You can perform hybrid search in LanceDB by combining the results of semantic and full-text search via a reranking algorithm of your choice. LanceDB comes with built-in rerankers and you can implement your own custom reranker as well. By default, LanceDB uses RRFReranker(), which uses reciprocal rank fusion score, to combine and rerank the results of semantic and full-text search.
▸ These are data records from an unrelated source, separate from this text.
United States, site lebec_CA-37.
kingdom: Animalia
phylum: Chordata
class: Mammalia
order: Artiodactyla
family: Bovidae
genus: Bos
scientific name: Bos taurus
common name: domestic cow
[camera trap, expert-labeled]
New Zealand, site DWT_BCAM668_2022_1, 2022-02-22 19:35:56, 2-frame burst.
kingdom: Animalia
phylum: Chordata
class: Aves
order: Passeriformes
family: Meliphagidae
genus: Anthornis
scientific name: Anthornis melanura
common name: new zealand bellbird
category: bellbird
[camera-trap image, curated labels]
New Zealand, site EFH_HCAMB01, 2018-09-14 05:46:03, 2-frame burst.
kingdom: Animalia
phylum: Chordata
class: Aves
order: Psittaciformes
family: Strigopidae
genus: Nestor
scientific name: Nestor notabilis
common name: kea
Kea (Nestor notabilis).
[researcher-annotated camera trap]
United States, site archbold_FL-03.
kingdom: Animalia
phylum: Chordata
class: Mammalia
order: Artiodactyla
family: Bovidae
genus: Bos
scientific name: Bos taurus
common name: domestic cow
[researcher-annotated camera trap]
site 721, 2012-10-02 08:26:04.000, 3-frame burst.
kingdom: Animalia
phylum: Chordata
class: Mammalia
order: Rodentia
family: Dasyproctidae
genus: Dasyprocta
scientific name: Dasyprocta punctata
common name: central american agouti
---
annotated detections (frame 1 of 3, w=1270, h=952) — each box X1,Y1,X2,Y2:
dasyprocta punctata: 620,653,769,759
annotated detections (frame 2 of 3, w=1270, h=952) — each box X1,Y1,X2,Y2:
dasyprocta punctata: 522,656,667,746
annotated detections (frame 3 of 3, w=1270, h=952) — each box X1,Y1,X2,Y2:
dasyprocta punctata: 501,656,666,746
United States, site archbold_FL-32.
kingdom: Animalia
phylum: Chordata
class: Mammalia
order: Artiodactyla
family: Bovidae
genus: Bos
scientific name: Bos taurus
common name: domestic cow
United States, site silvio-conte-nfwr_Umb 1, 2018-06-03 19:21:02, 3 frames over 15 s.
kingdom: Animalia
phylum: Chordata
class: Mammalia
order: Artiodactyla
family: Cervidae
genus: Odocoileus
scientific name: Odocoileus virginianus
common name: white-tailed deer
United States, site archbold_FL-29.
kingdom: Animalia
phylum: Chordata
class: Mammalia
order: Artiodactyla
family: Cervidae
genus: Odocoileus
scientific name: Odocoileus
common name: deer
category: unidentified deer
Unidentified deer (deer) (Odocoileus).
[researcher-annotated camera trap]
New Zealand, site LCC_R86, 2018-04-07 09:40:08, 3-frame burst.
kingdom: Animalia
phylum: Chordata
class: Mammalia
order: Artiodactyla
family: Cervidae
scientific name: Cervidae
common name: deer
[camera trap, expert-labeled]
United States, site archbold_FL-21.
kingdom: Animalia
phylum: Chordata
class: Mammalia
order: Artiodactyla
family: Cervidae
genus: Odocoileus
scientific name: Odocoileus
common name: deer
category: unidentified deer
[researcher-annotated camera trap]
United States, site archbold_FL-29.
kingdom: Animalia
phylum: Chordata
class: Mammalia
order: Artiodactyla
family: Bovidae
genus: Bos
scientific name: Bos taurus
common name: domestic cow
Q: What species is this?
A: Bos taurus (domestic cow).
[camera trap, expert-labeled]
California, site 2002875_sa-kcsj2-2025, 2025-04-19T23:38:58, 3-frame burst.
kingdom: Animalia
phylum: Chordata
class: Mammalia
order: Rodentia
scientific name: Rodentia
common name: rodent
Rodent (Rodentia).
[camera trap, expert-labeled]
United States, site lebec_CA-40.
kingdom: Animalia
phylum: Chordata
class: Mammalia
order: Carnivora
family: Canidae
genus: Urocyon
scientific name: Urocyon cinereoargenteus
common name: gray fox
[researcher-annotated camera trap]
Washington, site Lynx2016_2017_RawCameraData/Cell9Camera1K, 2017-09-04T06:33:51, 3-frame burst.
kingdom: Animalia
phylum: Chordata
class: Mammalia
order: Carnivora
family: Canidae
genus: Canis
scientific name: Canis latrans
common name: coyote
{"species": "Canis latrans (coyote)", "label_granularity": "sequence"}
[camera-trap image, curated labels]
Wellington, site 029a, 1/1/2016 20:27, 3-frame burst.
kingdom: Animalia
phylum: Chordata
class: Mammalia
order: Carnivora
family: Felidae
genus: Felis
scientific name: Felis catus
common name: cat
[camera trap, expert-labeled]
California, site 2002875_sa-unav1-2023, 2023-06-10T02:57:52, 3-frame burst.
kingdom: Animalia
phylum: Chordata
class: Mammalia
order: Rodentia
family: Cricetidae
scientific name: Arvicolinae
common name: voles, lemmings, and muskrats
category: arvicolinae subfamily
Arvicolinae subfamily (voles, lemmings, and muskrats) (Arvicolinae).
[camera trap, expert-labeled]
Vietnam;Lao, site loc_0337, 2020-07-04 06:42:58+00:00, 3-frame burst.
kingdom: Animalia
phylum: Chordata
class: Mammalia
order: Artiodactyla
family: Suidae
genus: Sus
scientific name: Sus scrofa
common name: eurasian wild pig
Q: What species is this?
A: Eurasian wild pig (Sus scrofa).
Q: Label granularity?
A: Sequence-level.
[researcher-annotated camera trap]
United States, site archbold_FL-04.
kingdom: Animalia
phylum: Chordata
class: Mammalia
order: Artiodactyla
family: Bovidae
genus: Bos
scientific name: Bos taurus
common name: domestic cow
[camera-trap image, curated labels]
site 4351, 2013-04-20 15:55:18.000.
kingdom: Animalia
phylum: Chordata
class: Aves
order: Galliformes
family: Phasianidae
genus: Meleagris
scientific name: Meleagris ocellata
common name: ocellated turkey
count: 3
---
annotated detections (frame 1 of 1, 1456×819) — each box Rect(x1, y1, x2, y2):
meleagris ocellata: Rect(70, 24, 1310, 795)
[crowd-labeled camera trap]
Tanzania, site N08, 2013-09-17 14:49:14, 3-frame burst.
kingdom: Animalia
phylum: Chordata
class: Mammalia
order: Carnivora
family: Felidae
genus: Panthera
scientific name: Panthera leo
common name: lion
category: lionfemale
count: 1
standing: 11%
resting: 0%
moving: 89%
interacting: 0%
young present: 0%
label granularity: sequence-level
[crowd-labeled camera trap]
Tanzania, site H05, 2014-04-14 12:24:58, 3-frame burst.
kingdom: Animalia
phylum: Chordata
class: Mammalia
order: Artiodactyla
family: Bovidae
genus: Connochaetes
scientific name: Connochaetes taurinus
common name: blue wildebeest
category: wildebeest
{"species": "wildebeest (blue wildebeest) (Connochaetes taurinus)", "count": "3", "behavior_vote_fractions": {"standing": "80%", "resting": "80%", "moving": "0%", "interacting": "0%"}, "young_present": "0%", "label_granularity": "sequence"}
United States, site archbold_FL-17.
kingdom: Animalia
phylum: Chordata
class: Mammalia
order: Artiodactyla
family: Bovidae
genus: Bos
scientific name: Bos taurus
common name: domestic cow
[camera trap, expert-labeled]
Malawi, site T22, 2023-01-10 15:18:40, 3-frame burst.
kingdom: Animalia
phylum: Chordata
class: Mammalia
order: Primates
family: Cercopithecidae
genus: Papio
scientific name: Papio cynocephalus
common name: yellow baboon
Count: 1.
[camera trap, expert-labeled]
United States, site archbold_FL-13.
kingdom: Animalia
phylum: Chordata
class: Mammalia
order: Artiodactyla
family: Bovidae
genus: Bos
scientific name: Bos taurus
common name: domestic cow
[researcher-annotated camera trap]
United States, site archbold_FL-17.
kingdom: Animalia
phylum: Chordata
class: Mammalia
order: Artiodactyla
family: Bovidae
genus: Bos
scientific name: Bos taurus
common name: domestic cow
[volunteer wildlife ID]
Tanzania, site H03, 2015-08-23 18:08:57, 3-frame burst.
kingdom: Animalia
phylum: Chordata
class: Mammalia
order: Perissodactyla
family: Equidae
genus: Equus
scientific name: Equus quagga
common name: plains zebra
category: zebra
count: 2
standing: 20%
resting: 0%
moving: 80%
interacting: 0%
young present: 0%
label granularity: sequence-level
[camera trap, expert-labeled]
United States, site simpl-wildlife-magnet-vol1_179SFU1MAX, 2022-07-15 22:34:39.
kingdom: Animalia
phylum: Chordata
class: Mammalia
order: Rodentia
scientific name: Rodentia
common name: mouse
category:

You can customize the hyperparameters as needed or write your own custom reranker. Here’s how you can use any of the available rerankers:
ArgumentTypeDefaultDescription
normalizestr"score"The method to normalize the scores. Can be rank or score. If rank, the scores are converted to ranks and then normalized. If score, the scores are normalized directly.
rerankerRerankerRRF()The reranker to use. If not specified, the default reranker is used.